# Karate and Wing Chun/Tsun?



## geezer (Apr 25, 2009)

I just finished wading through the last bits of the Aikido vs. Wing Chun thread and noted that several people posting also study some ryu of Karate (or similar art) as well as WC. Now many of us study other arts or do some cross training. But most of the folks I know do either Karate _or_ WC/WT. Few continue to train in both as there are a lot of really fundamental differences between these two arts. If you train both, what is the benefit you see? And, how do you handle the contradictions in approach?


----------



## geezer (Apr 29, 2009)

Hellooo...? Anybody there...? Kaaa...mon..., Cuong Nhuuuu...kaaa? ....K-man? This thread is so empty, I think I hear an echo! 

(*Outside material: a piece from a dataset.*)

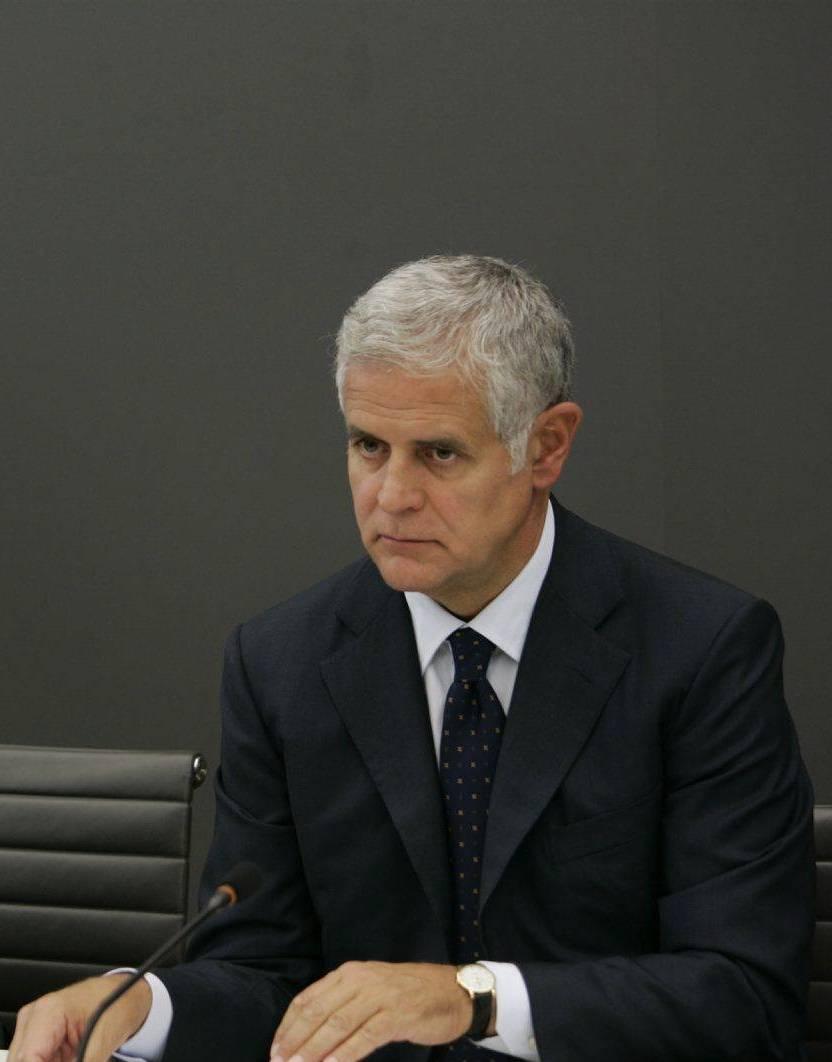 Cassazione, Formigoni condannato a 5 anni e 10 mesi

Ok you Chunners who also do Karate. _I'm callin' you out_. Karate is _bad_ for WC/WT. It is too rigid, and teaches a contradictory way of moving and using energy. Like blocking rather than deflecting. Like two-count block and counters, rather than one-count simultaneous defense and counterattacks (tan-da, gaun-da, punch to deflect punch, etc.). And, although it contributes longer range techniques such as long kicks to your toolbox, the way Karate kicks are chambered, snapped out and then_ withdrawn_ pulls energy back into your body. This contradicts the forward pressure trained in WC/WT, where every kick is a step, and every step can be a kick. So, training Karate style kicks will create problems for your WC/WT...especially if you go up against a practitioner who has good _chi-ghurk_ or sticking leg technique.

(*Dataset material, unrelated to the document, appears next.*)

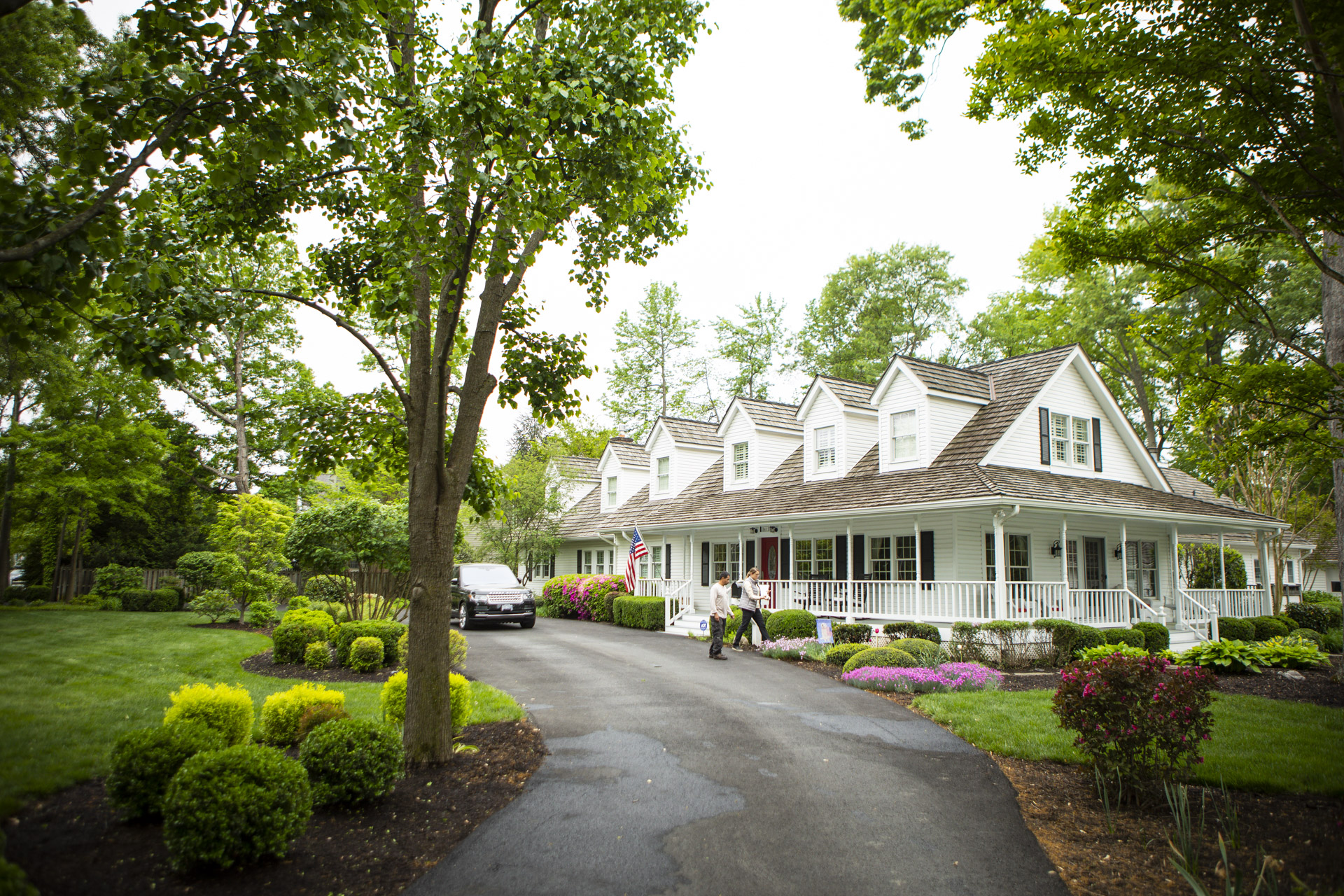 Landscape Professionals consulting for summer plantings with Kingstowne customer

There, I've made an opinionated *** of myself. Now prove me wrong.


----------



## KamonGuy2 (Apr 29, 2009)

Didn't even see this post!!

I train karate primarily for fitness. I used to do pure Kyukoshinkai karate (BKK) with Steve Arneil and in all honesty that would have been very difficult to train alongside wing chun, because it had a very rigid and 'hard' way of doing things

The art I currently study is a form of Kyokushinkai karate, but is more flexible with regards to sparring and movement. Although we still have to train fixed movements and positions, these do help my wing chun - developing both a soft and hard version of movements

Karate is a very contrary style to wing chun and that is mainly due to the difference in cultures of the originating countries

Karate is very disciplined, has big lunging movements and has a strong presence about it 

Wing chun is a little more relaxed and 'smoother'

Both styles are great. And generally good martial art practitioners can make them work together.


----------



## geezer (Apr 29, 2009)

Kamon Guy said:


> Karate is a very contrary style to wing chun and that is mainly due to the difference in cultures of the originating countries
> 
> Karate is very disciplined, has big lunging movements and has a strong presence about it
> 
> ...


 
_Good_ practitioners eh? Well _that's_ my problem. I have my hands full trying to internalize the feel of WT. I really couldn't switch from one to the other at will. OK, maybe in drills and forms. But what happens when you spar? I'd fall into the stances and positions that were most instinctive or deeply trained. I do successfully cross-train with a style of escrima, but it's an eclectic system that allows me to incorporate my WT instincts. So Kamon, what happens when you free-spar? Do you ever find yourself falling into WC mode when doing Karate?


----------



## CuongNhuka (Apr 29, 2009)

Calling me out by name, hu? Thats cool. I wanted to wait until someone else posted something I could respond to. But, I realised I had nothing to say. I really don't combine the two very much, so I'll just bow out and leave.


----------



## geezer (Apr 29, 2009)

CuongNhuka said:


> ... I realised I had nothing to say. *I really don't combine the two very much*, so I'll just bow out and leave.


 
Actually, you just _did_ say something relevent. You said that you keep the two approaches separate. Do you use them at different ranges? For example, Karate at a longer range and then switch to a Wing Chun approach when you get in close? I could see how that might work.


----------



## K-man (Apr 29, 2009)

geezer said:


> Hellooo...? Anybody there...? Kaaa...mon..., Cuong Nhuuuu...kaaa? ....K-man? This thread is so empty, I think I hear an echo!
> 
> Ok you Chunners who also do Karate. _I'm callin' you out_. Karate is _bad_ for WC/WT. It is too rigid, and teaches a contradictory way of moving and using energy. Like blocking rather than deflecting. Like two-count block and counters, rather than one-count simultaneous defense and counterattacks (tan-da, gaun-da, punch to deflect punch, etc.). And, although it contributes longer range techniques such as long kicks to your toolbox, the way Karate kicks are chambered, snapped out and then_ withdrawn_ pulls energy back into your body. This contradicts the forward pressure trained in WC/WT, where every kick is a step, and every step can be a kick. So, training Karate style kicks will create problems for your WC/WT...especially if you go up against a practitioner who has good _chi-ghurk_ or sticking leg technique.
> 
> There, I've made an opinionated *** of myself. Now prove me wrong.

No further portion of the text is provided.